- [Listed records]:
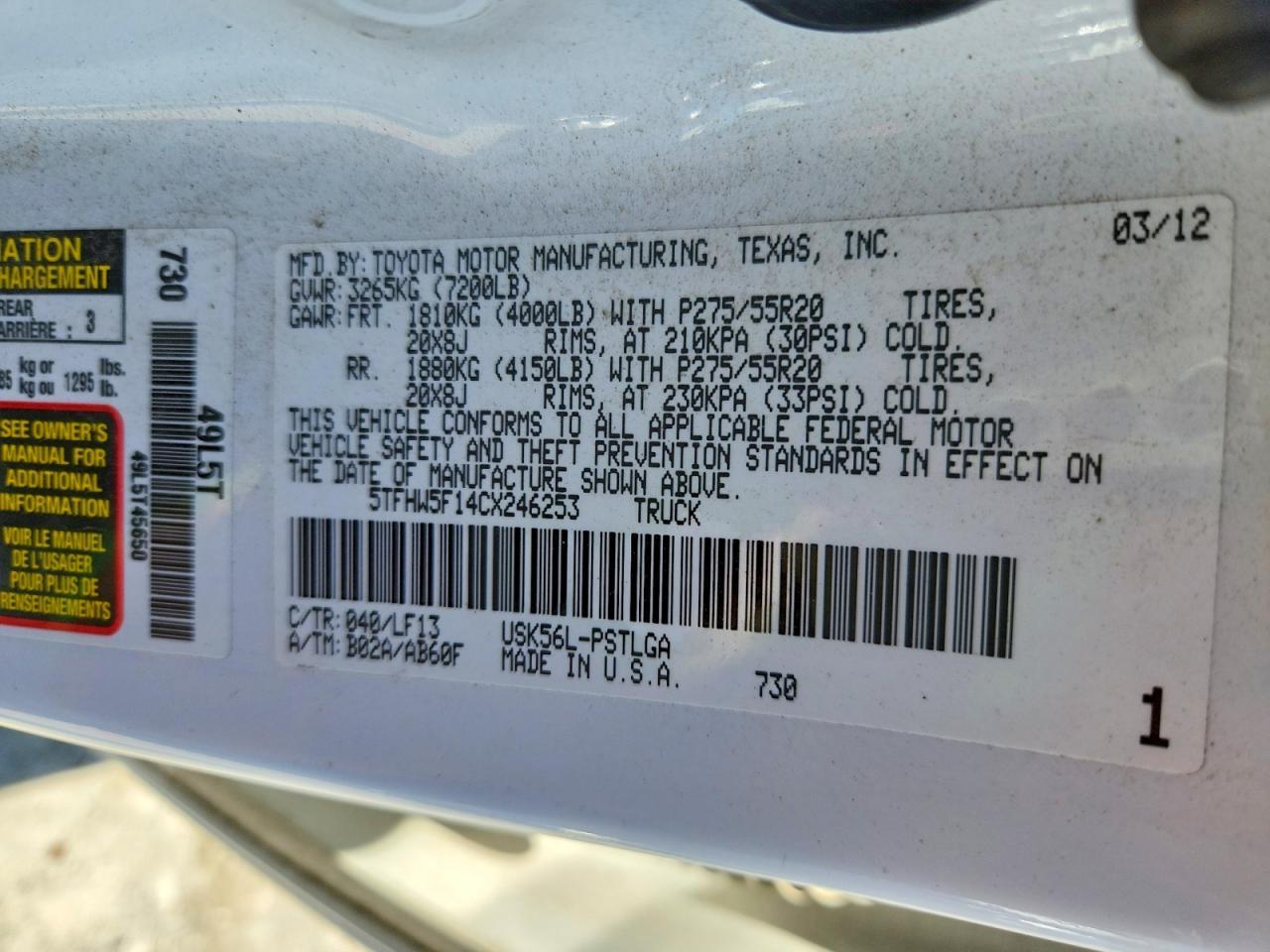 2012 Toyota Tundra Crewmax Limited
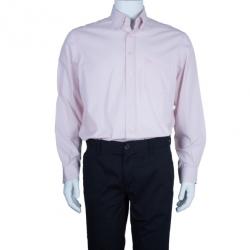 مملوكة مسبقًا قميص بربري بريت وردي فاتح كلاسيكي قطن سترتش للرجال XL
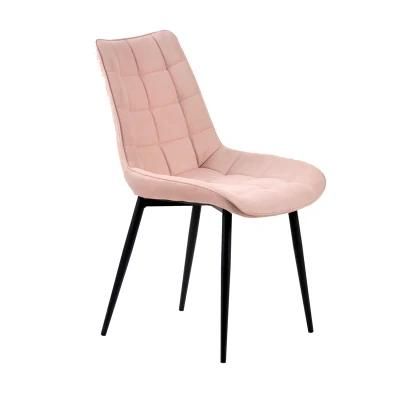 Hot Sale Home Furniture Modern Pink Soft Fabric Dining Chair with Metal Frame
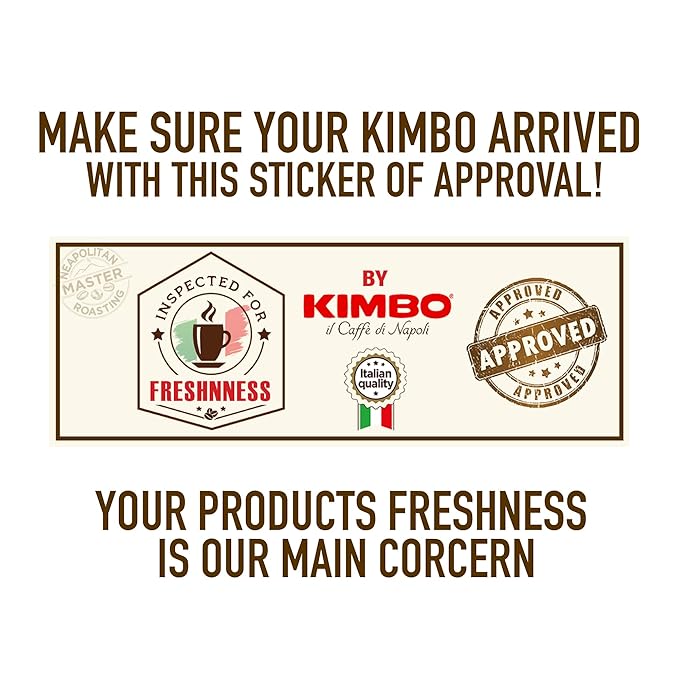 Kimbo Barista Espresso Napoli | Premium Selection | 10/13 Intensity | Whole Bean Coffee | Dark Roast | 2.2 Lbs (1kg) bag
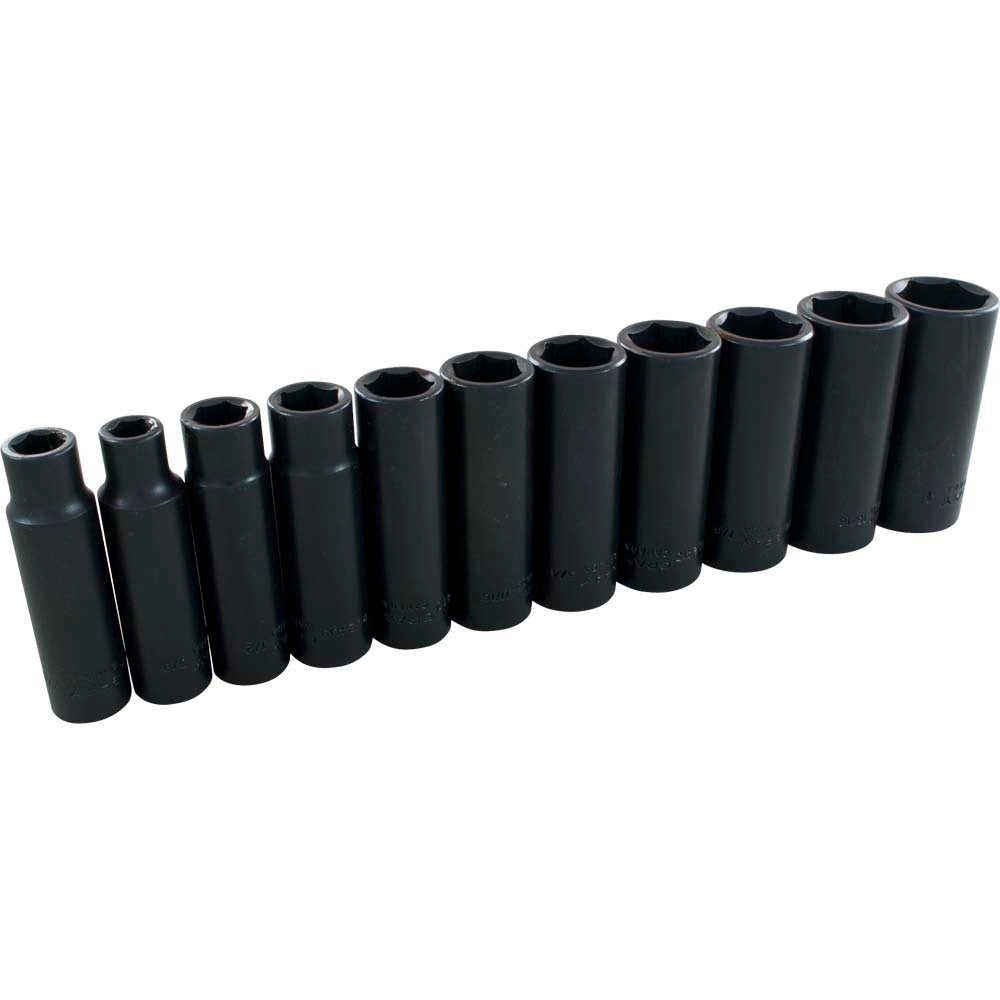Jeu de douilles à choc 1/2" 6 pans 11 pièces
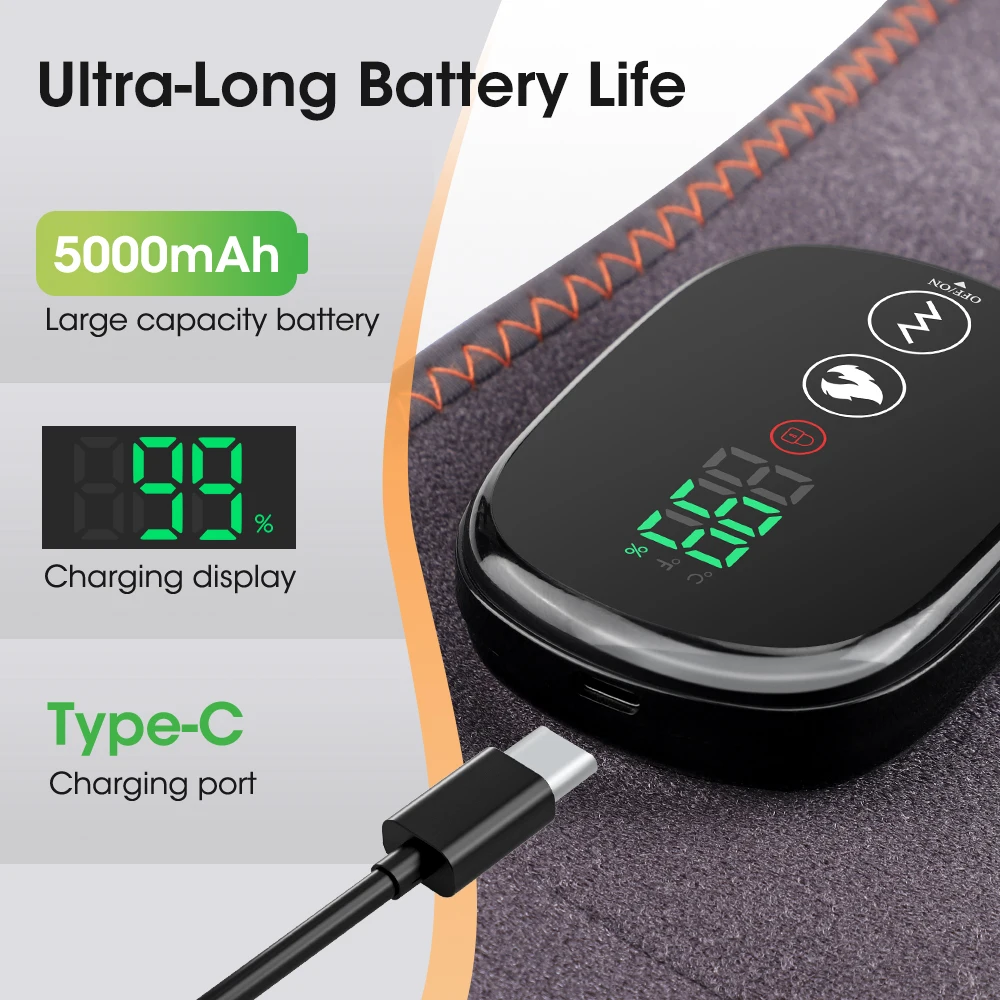 Electric Heated Waist Belt Infrared Warmth Dual Motor Vibration Back Massage Digital Display Neoprene Lumbar Support Belt view 6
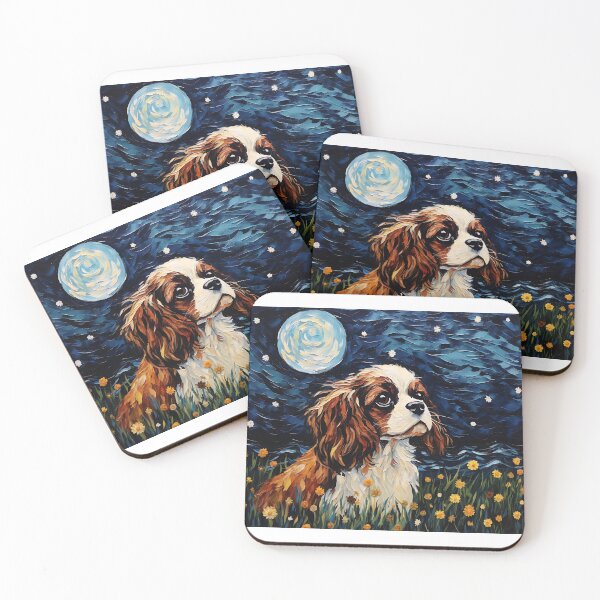 Item preview, Night's Best Friend - Van Gogh Inspired Dog in Watercolor Vintage designed and sold by Silver Medal.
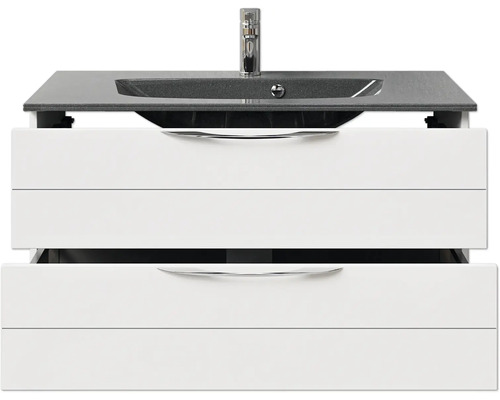 Waschtischunterschrank mit zwei Schubladen, Waschbecken und Armatur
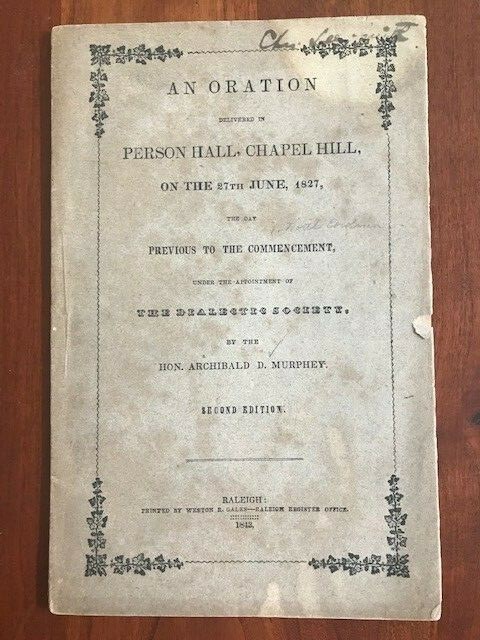 1827 Address Graduation University North Carolina Chapel Hill Murphey & MARSHALL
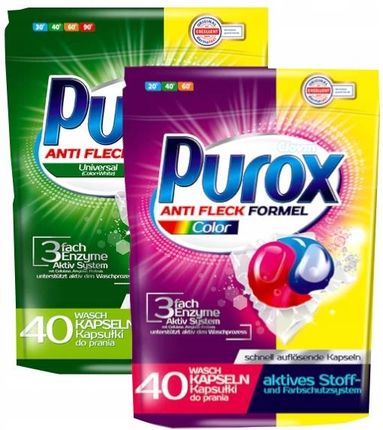 Purox 2X Kapsułki Do Prania Color Universal 80Szt.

- [Exercise brief]: A verbatim copy of the entries, without the pictures, is what this task requires.

- [Solution below]:
 2012 Toyota Tundra Crewmax Limited
 مملوكة مسبقًا قميص بربري بريت وردي فاتح كلاسيكي قطن سترتش للرجال XL
 Hot Sale Home Furniture Modern Pink Soft Fabric Dining Chair with Metal Frame
 Kimbo Barista Espresso Napoli | Premium Selection | 10/13 Intensity | Whole Bean Coffee | Dark Roast | 2.2 Lbs (1kg) bag
Jeu de douilles à choc 1/2" 6 pans 11 pièces
 Electric Heated Waist Belt Infrared Warmth Dual Motor Vibration Back Massage Digital Display Neoprene Lumbar Support Belt view 6
 Item preview, Night's Best Friend - Van Gogh Inspired Dog in Watercolor Vintage designed and sold by Silver Medal.
 Waschtischunterschrank mit zwei Schubladen, Waschbecken und Armatur
 1827 Address Graduation University North Carolina Chapel Hill Murphey & MARSHALL
 Purox 2X Kapsułki Do Prania Color Universal 80Szt.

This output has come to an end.